*Aim of the task:* Which of the lines below include the word "html"? Pull each one out.

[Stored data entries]
((
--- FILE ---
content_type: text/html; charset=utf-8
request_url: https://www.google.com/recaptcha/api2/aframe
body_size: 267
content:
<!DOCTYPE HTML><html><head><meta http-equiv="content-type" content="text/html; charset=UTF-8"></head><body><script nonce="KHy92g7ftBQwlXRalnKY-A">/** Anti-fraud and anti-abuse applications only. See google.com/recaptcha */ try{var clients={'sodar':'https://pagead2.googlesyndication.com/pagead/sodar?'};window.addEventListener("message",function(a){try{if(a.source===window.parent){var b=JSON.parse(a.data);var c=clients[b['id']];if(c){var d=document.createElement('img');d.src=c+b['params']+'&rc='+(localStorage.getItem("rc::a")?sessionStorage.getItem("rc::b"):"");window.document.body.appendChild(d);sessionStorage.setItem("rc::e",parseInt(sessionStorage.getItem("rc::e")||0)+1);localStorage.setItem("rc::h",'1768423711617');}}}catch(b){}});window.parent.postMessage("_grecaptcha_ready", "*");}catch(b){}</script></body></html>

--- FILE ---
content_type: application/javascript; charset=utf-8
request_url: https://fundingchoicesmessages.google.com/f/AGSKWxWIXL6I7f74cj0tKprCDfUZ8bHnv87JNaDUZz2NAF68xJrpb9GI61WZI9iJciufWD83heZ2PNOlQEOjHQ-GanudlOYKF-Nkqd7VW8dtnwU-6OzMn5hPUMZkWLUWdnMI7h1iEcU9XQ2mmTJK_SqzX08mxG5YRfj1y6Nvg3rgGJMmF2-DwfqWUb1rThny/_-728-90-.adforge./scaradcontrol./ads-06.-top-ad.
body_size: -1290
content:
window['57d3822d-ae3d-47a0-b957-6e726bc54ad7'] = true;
))
*Reply:*
content_type: text/html; charset=utf-8
<!DOCTYPE HTML><html><head><meta http-equiv="content-type" content="text/html; charset=UTF-8"></head><body><script nonce="KHy92g7ftBQwlXRalnKY-A">/** Anti-fraud and anti-abuse applications only. See google.com/recaptcha */ try{var clients={'sodar':'https://pagead2.googlesyndication.com/pagead/sodar?'};window.addEventListener("message",function(a){try{if(a.source===window.parent){var b=JSON.parse(a.data);var c=clients[b['id']];if(c){var d=document.createElement('img');d.src=c+b['params']+'&rc='+(localStorage.getItem("rc::a")?sessionStorage.getItem("rc::b"):"");window.document.body.appendChild(d);sessionStorage.setItem("rc::e",parseInt(sessionStorage.getItem("rc::e")||0)+1);localStorage.setItem("rc::h",'1768423711617');}}}catch(b){}});window.parent.postMessage("_grecaptcha_ready", "*");}catch(b){}</script></body></html>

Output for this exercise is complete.